The amount recognised as a provision is the best estimate of the consideration required to settle the present obligation at the Balance Sheet date, taking into account the risks and uncertainties surrounding the obligation. Where a provision is measured using the cash flows estimated to settle the present obligation, its carrying amount is the present value of those cash flows (when the effect of the time value of money is material).

When some or all of the economic benefits required to settle a provision are expected to be recovered from a third party, a receivable is recognised as an asset if it is virtually certain that reimbursement will be received and the amount of the receivable can be measured reliably.

2. Employees

2023 2022
Number Number
Monthly average number of persons employed by the Company during the year, including directors 7 7

3. Tangible assets

Fixtures and fittings Computer equipment Total
£ £ £
Cost
At 01 July 2022 12,854 8,225 21,079
At 30 June 2023 12,854 8,225 21,079
Accumulated depreciation
At 01 July 2022 12,853 4,710 17,563
Charge for the financial year 0 879 879
At 30 June 2023 12,853 5,589 18,442
Net book value
At 30 June 2023 1 2,636 2,637
At 30 June 2022 1 3,515 3,516

4. Debtors

2023 2022
£ £
Trade debtors 28,192 50,105
Amounts owed by Parent undertakings 212,954 120,053
Prepayments 8,977 8,541
Other debtors 9,023 8,221
259,146 186,920

5. Creditors: amounts falling due within one year

2023 2022
£ £
Trade creditors 152 230
Accruals and deferred income 24,321 20,679
Taxation and social security 42,773 32,682
Other creditors 12,512 18,759
79,758 72,350

A rent deposit deed has been registered with Companies House entitled to Riseden Limited over all monies due or to become due from the company to the chargee under the terms of the deed.

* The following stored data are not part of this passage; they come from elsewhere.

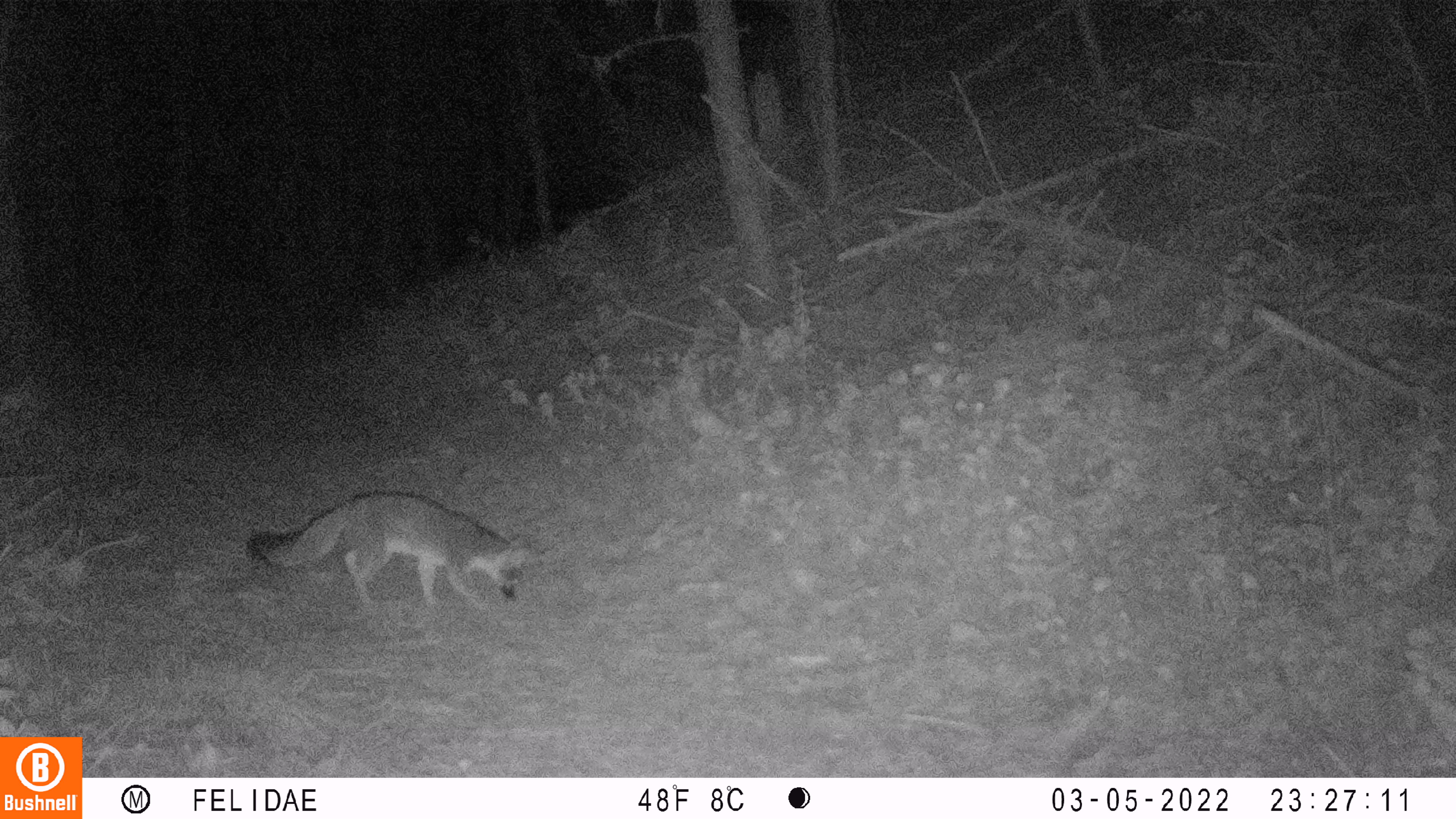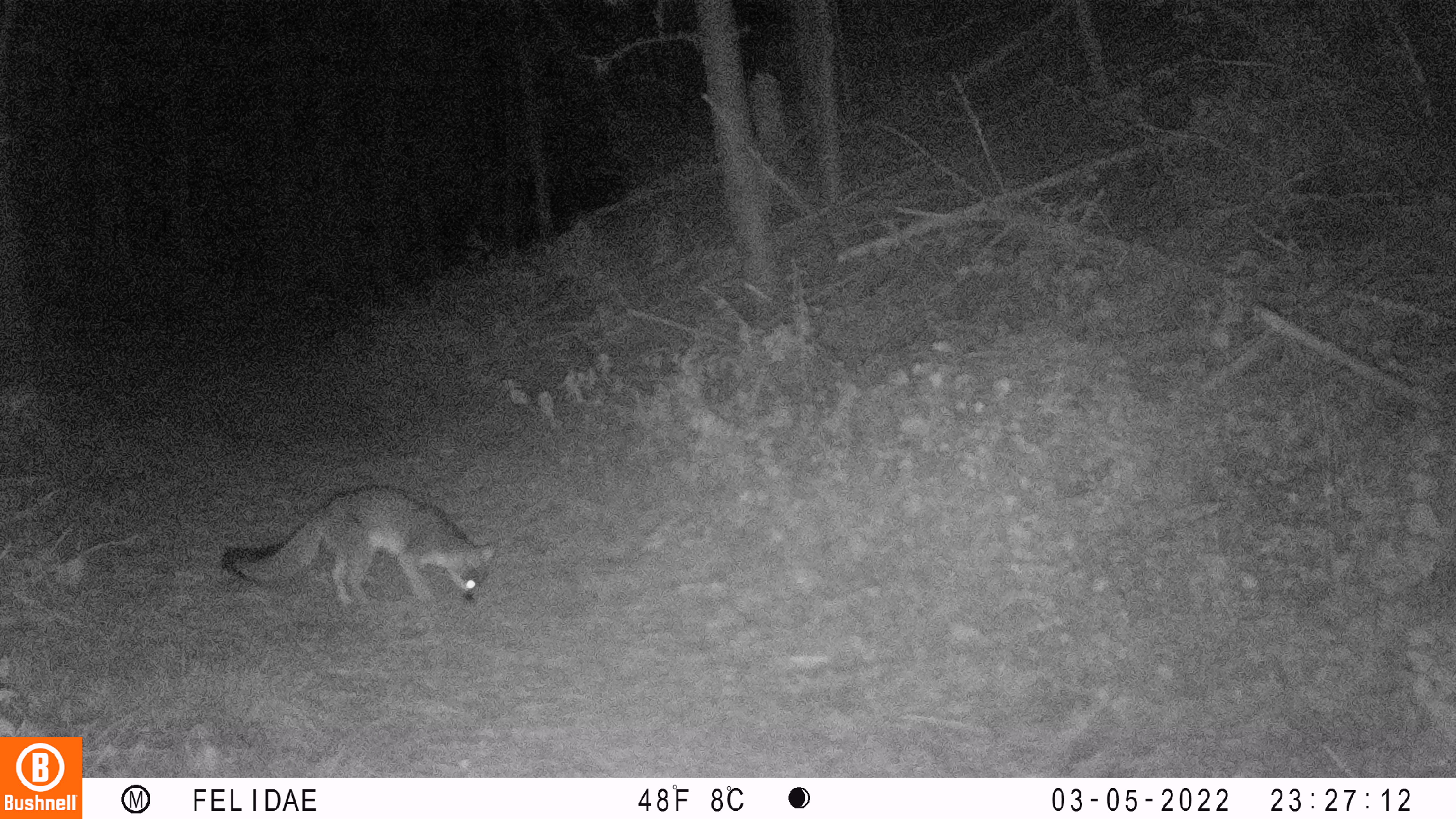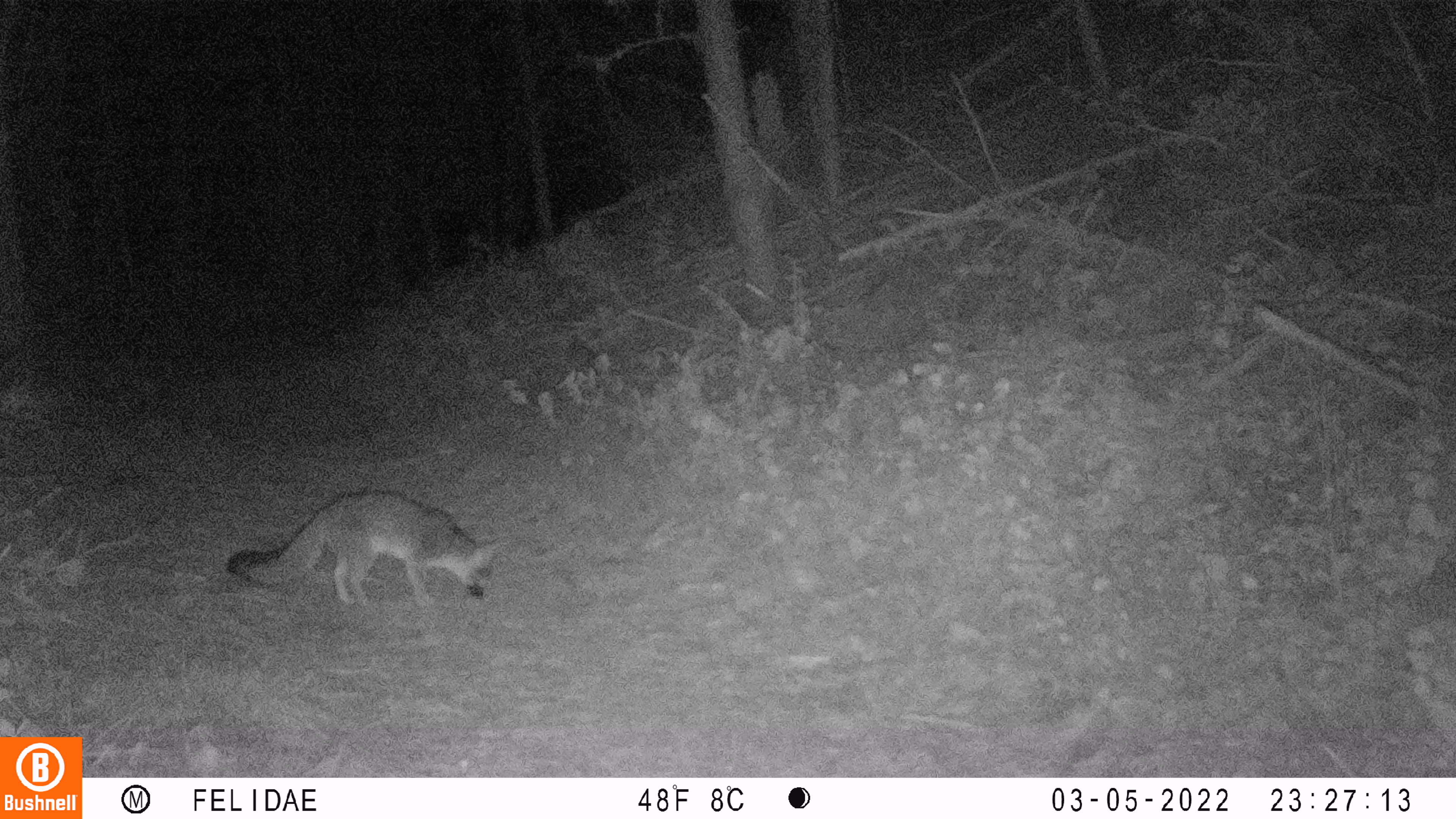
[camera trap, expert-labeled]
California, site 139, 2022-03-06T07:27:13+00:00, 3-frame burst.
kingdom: Animalia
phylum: Chordata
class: Mammalia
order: Carnivora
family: Canidae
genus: Urocyon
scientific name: Urocyon cinereoargenteus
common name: gray fox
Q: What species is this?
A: Gray fox (Urocyon cinereoargenteus).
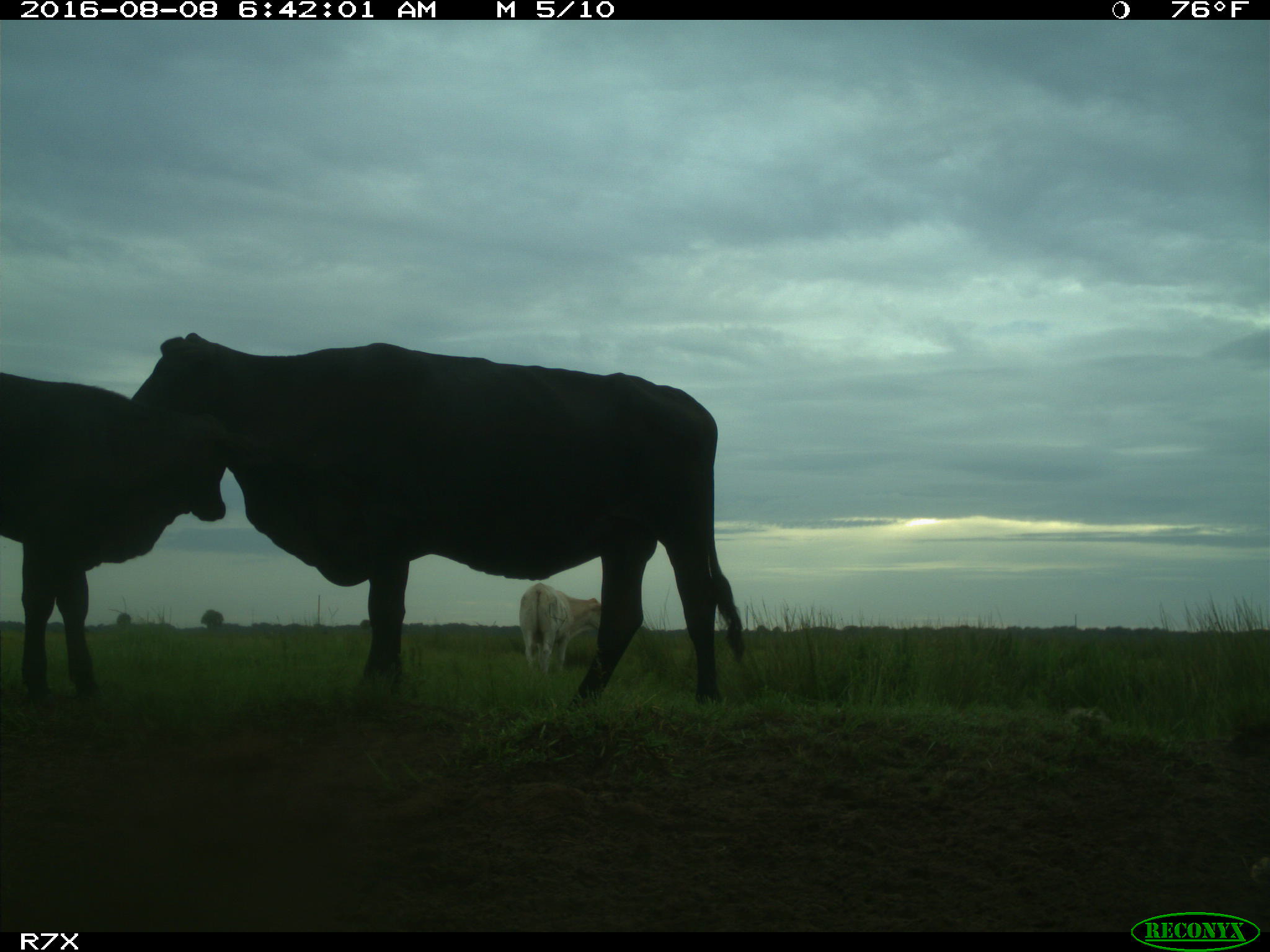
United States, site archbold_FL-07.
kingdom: Animalia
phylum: Chordata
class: Mammalia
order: Artiodactyla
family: Bovidae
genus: Bos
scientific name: Bos taurus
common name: domestic cow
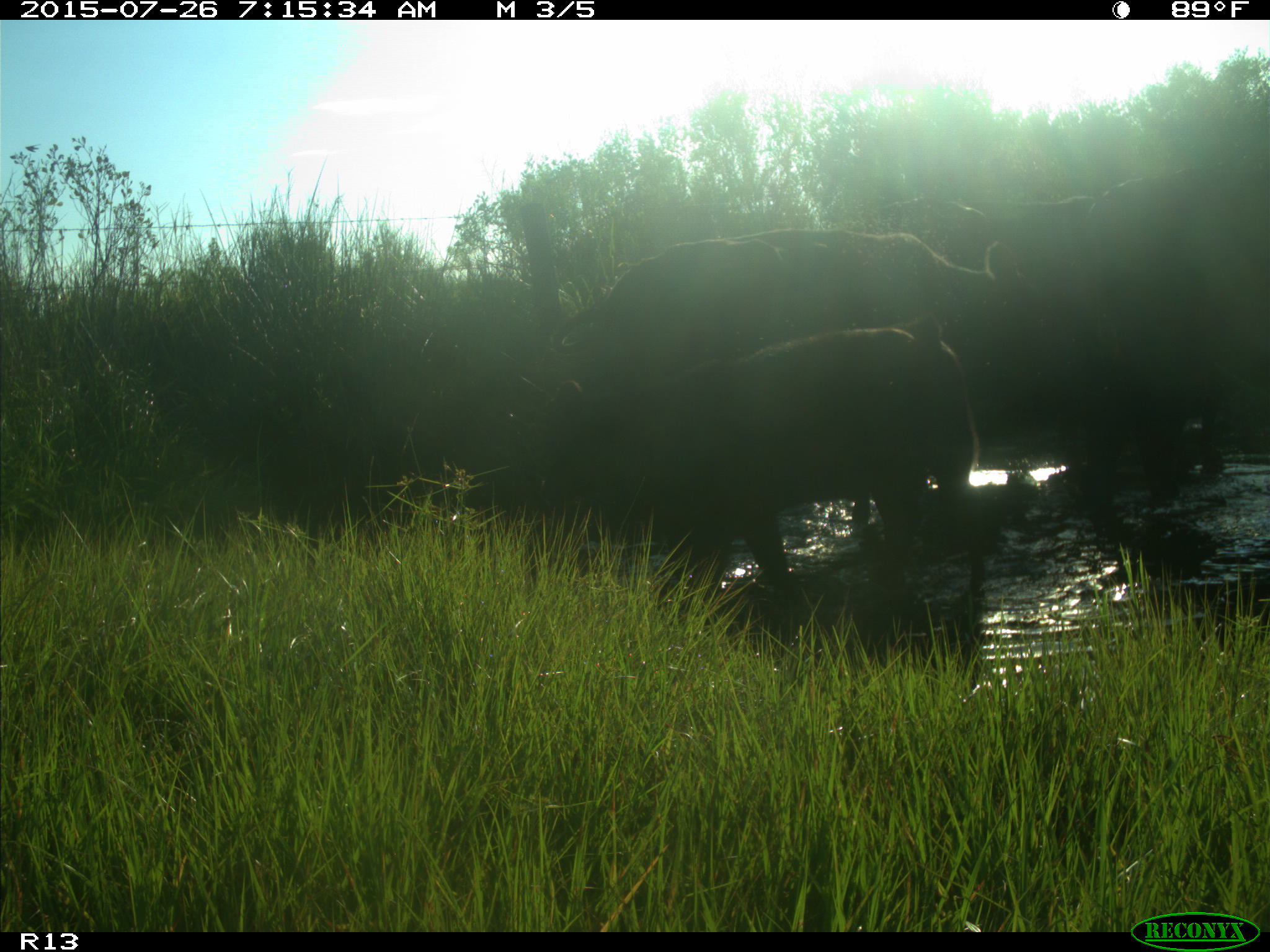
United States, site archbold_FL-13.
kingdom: Animalia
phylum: Chordata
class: Mammalia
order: Artiodactyla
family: Bovidae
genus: Bos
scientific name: Bos taurus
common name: domestic cow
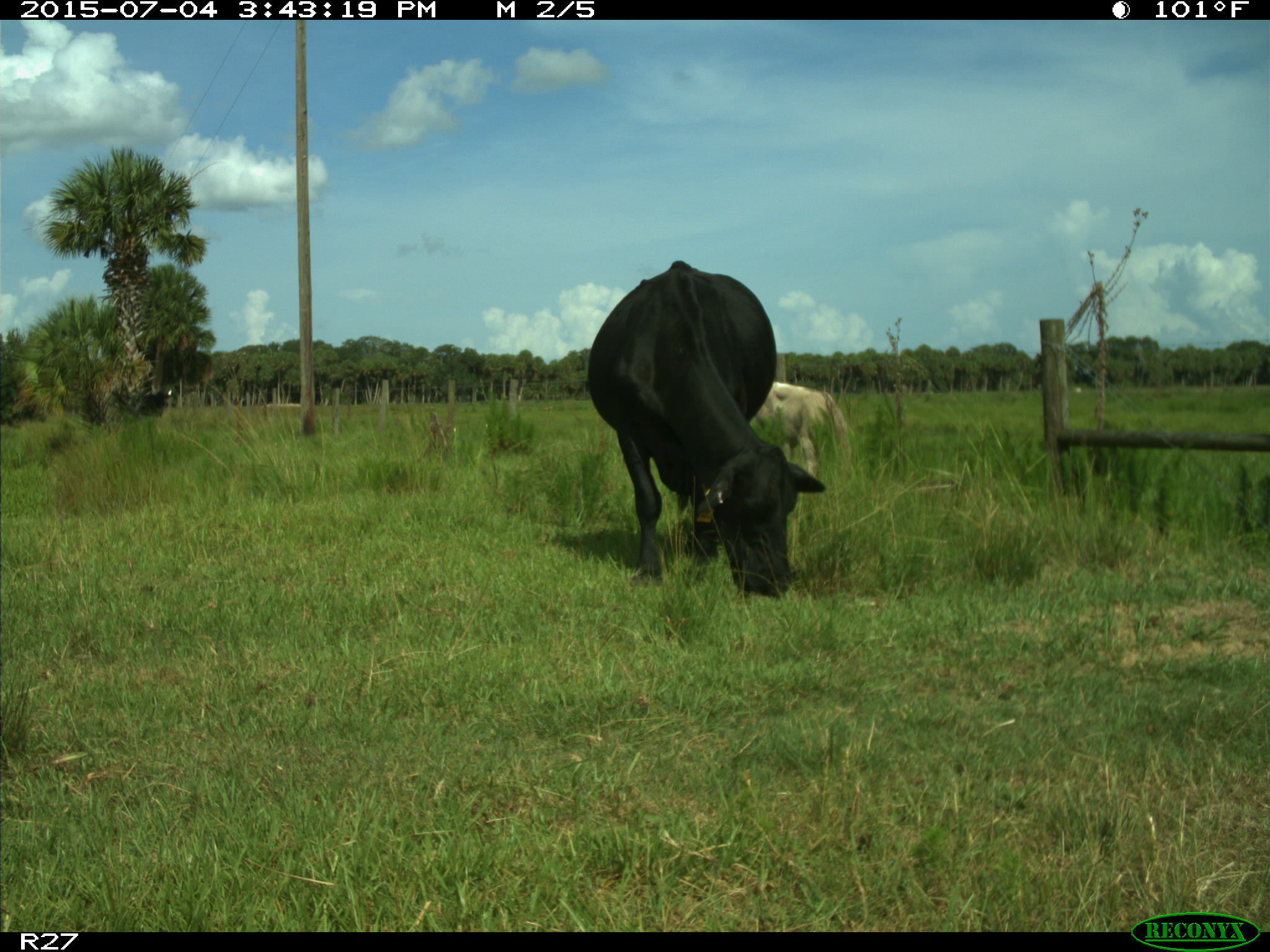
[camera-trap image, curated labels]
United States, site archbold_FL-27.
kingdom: Animalia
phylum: Chordata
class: Mammalia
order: Artiodactyla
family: Bovidae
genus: Bos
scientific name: Bos taurus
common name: domestic cow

6. Provision for liabilities

2023 2022
£ £
Deferred tax 659 0

7. Financial commitments

Commitments

2023 2022
£ £
Total future minimum lease payments under non-cancellable operating lease 10,119 9,450

At the reporting end date the company had outstanding commitments for future minimum lease payments under non-cancellable operating leases.

8. Ultimate controlling party

Inlogik Ltd is subsidiary of Inlogik Pty Limited.

Inlogik Pty Limited is itself a subsidary of Inlogik Group Pty Limited (ABN 86 085 325 168), an unlisted public company limited by shares, incorporated and domiciled in Australia. Its registered office and principal place of business is Level 10, 20 Hunter Street, Sydney NSW 2000.

Inlogik Group Pty Limited prepares consolidated financial statements, which are available at the Australian Securities & Investments Commission (ASIC).